Good morning, JoeDoggers. Let’s bask in the glow of Your Fido this morning; he’s all grown up and ready for love. What does that mean? Well, it means it now behaves like a contemporary modern daemon. Starting with version 1.1.5, if you send it SIGHUP, it will reload its configuration file.
Really? It’s been out since 2011 and you’re only adding that feature now?
Hey, what do you want from me? It’s free, isn’t it?
Here’s how it works: if you change fido’s configuration file, you can send it SIGHUP to reload its key = value pairs. There’s just one thing it won’t reload: its filenames.
Remember, a fido configuration file is divided into two parts; it contains global settings and file settings. The file settings are distinguished by a filename followed by two brackets like this: {}. Here’s an example:
/usr/local/var/my.log {
# key = value pairs go here.
}
So if you change /usr/local/var/my.log to anything else, you’ll have to restart fido. If you change any other values, then you can just send it SIGHUP.

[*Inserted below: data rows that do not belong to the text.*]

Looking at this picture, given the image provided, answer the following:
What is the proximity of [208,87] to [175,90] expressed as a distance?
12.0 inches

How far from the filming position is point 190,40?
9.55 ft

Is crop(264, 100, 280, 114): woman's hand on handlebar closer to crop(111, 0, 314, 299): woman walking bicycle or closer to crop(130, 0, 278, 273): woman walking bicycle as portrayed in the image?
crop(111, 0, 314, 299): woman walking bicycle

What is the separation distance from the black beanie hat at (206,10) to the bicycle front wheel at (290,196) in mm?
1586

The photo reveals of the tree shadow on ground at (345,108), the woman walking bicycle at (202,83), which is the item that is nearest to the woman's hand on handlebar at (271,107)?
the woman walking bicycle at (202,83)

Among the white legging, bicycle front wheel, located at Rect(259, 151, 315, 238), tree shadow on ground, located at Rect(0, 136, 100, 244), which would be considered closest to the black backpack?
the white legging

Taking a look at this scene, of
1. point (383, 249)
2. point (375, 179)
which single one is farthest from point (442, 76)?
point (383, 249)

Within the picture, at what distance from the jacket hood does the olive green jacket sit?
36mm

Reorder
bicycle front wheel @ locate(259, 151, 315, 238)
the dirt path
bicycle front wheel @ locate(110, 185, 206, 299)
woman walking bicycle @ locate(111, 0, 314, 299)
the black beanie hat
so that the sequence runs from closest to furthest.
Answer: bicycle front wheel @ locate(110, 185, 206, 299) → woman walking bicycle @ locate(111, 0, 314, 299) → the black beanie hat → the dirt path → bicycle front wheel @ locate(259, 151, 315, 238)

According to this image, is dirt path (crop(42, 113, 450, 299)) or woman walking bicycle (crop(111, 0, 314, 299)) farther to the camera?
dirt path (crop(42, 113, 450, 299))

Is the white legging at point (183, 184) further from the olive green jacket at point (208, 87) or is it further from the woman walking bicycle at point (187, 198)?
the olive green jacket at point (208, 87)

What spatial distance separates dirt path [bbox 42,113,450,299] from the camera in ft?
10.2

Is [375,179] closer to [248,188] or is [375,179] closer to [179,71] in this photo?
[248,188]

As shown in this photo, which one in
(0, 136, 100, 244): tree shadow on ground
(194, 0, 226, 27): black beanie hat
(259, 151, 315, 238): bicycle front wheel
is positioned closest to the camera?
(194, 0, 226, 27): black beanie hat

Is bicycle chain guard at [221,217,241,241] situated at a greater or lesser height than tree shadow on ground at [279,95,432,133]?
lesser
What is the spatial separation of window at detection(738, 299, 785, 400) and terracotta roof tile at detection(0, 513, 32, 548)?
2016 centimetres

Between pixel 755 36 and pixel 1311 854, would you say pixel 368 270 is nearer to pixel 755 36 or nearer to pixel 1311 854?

So how do I send it SIGHUP?
There’s several ways of doing this.
1.) You can look for the process ID (PID) with the ps command and send it SIGHUP (which is signal number 1):
# ps -aef | grep fido
root 31952 1 0 09:21 ? 00:00:00 /usr/sbin/fido -f /etc/fido/fido.conf
# kill -1 31952
2.) Check your system documentation. Some kill commands support name values such as this:
# ps -aef | grep fido
root 31952 1 0 09:21 ? 00:00:00 /usr/sbin/fido -f /etc/fido/fido.conf
Pom # kill -HUP 31952
3.) We can eliminate the ps command by using fido’s pid file like this:
# kill -1 $(cat /var/run/fido.pid)
You can verify a successful config reload by looking at /var/log/messages.